Murder of Mexican film students by criminal gang sparks anti-government protests

Apr 26, 2018 | 0 comments

Javier Salomon Aceves Gastelum, Daniel Diaz, and Marco Avalos were kidnapped on March 19 while they were filming a school project in Tonala, Jalisco.

Mexican university students are taking to the streets, demanding that the government go after criminal gangs they say murder with impunity. Student leaders claim that the government is intimidated by gangs and cartels and fails to mount effective investigations and prosecutions.

The protests stem from the deaths of three film students, whose genetic remains were found earlier this month in the western Jalisco state. After the students were killed, police say their bodies were dissolved in acid.

The male students, all in their 20s, were kidnapped on March 19 while they were filming a school project in the town of Tonala. Reports in local media say they were seized by a group of men disguised as police when their car broke down on a motorway. The film project reportedly focused on drug violence in Jalisco.

::::::

Required actions
1: What does the news report on the murdered film students say, summed up in two sentences?
2: Answer these questions from the news report:
(a) What do student leaders claim intimidates the government?
(b) Where were the students' genetic remains found?
(c) According to local media, who seized the students?

Record set
::::::

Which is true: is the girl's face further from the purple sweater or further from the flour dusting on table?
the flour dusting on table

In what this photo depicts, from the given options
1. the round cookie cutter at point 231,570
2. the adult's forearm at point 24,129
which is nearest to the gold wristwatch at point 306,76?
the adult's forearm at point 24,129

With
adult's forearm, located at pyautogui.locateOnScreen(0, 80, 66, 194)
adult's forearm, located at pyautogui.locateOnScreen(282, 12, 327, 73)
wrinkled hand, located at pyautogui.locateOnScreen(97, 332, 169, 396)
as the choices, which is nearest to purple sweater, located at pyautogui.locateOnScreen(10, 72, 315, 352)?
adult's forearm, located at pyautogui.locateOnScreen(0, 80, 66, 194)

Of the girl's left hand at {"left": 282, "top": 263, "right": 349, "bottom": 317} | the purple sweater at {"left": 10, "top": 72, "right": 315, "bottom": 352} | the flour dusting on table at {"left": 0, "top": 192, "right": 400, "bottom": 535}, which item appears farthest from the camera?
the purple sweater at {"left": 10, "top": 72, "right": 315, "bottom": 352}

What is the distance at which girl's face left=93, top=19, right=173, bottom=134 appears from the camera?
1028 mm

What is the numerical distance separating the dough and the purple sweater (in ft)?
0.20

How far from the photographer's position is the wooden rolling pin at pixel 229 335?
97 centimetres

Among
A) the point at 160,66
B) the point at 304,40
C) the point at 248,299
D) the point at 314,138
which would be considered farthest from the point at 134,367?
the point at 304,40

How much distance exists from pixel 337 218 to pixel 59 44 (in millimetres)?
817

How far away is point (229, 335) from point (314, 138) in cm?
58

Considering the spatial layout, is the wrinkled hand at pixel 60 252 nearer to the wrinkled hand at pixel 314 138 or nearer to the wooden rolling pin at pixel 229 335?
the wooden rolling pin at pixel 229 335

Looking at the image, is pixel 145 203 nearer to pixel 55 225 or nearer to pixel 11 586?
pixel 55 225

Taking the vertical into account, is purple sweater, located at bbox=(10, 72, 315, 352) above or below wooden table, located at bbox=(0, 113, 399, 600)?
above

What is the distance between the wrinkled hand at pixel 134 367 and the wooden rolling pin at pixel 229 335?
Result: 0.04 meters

::::::

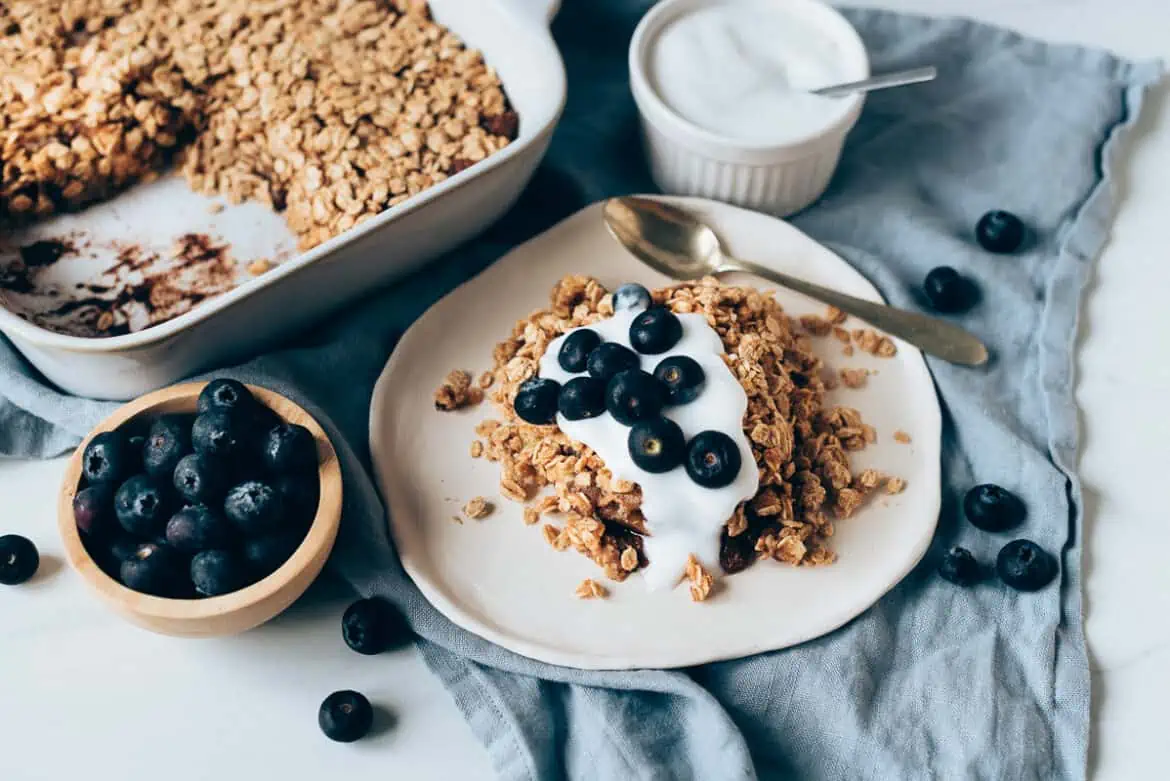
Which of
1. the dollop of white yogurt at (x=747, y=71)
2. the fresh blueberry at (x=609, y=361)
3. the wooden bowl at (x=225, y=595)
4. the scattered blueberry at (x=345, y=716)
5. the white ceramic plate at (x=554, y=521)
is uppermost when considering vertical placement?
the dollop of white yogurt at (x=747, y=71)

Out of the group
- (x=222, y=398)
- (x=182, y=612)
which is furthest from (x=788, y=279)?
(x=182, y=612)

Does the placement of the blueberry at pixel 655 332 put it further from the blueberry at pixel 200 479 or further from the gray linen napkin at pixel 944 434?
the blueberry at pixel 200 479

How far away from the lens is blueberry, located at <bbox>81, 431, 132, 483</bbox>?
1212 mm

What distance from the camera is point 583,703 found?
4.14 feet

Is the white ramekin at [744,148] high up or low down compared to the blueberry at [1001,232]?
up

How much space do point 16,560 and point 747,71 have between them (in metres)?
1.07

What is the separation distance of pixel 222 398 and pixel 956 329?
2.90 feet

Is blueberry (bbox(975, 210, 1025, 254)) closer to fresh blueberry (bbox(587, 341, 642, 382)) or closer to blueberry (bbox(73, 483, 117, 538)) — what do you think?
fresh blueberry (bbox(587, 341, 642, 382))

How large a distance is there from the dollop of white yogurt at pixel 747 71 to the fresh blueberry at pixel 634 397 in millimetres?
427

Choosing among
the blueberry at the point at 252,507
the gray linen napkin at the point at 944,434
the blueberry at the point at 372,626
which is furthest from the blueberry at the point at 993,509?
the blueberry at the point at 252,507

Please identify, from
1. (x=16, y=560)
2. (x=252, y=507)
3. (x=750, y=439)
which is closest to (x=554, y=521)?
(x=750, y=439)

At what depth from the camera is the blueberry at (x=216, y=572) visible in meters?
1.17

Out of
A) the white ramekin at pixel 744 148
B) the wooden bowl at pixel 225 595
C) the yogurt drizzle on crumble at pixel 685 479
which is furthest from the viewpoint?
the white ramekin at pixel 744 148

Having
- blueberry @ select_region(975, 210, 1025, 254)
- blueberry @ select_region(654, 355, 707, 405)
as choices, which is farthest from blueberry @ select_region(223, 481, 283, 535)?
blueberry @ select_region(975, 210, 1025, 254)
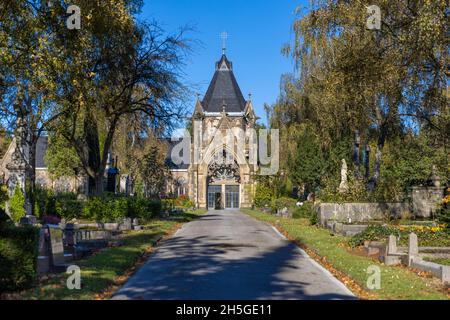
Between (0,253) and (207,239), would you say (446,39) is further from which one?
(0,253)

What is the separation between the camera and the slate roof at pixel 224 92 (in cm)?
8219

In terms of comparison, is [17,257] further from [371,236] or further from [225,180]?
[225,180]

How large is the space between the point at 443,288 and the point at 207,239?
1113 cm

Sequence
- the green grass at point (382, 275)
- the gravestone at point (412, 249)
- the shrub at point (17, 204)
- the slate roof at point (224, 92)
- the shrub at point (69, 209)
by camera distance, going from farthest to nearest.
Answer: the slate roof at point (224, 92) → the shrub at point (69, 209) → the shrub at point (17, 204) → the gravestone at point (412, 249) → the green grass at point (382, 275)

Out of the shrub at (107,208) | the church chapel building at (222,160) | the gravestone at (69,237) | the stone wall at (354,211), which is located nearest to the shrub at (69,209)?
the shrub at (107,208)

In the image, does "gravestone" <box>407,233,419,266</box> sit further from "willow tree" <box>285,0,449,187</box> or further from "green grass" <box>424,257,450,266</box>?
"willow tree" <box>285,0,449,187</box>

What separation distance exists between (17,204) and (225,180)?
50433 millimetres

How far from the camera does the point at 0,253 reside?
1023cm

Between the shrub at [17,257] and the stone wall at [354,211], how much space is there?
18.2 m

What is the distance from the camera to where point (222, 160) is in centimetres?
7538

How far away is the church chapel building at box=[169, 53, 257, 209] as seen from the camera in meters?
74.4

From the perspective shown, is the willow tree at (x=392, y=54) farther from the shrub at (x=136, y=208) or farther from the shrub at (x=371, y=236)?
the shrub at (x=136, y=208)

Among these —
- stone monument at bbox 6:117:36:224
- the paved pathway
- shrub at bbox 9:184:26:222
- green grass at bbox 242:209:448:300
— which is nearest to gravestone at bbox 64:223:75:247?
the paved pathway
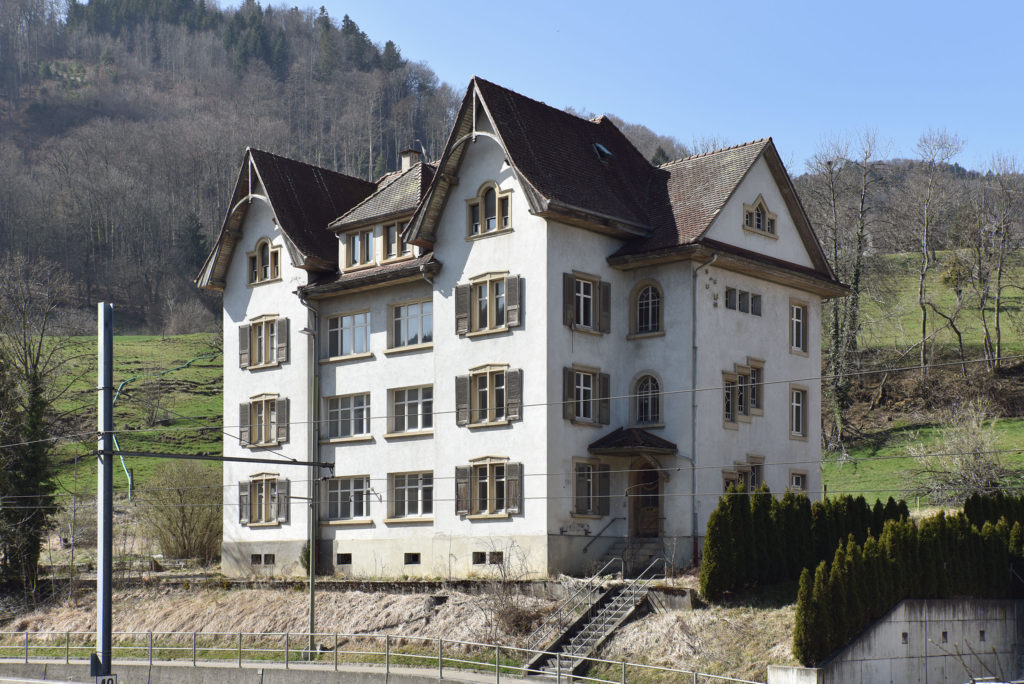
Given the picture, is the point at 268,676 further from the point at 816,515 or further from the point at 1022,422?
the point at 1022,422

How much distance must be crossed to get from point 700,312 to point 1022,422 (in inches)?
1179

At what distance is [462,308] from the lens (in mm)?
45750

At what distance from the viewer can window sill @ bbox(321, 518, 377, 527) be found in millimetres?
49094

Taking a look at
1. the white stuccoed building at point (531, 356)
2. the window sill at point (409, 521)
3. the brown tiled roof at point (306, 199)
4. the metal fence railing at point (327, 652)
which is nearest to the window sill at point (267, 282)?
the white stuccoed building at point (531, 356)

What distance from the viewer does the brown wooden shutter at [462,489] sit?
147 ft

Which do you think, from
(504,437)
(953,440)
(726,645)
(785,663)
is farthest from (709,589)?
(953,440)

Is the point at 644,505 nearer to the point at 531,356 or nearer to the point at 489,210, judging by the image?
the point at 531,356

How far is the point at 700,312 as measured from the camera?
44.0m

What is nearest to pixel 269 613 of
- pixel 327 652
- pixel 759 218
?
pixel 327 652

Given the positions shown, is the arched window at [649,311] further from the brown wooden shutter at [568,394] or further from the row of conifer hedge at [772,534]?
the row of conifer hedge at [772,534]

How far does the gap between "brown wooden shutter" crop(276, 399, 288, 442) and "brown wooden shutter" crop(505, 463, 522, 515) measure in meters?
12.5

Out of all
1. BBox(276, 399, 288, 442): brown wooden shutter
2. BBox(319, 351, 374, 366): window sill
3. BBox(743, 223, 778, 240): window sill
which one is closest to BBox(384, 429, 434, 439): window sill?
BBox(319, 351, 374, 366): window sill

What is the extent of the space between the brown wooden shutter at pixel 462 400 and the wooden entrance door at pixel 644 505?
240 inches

::::::

Solutions to the tasks
1: Three male film students in their 20s were kidnapped on March 19 while filming a school project in Tonala, Jalisco, and police say their bodies were dissolved in acid after they were killed. Their deaths have led Mexican university students to protest, demanding that the government go after criminal gangs they say murder with impunity.

2:
(a) Gangs and cartels.
(b) In the western Jalisco state.
(c) A group of men disguised as police.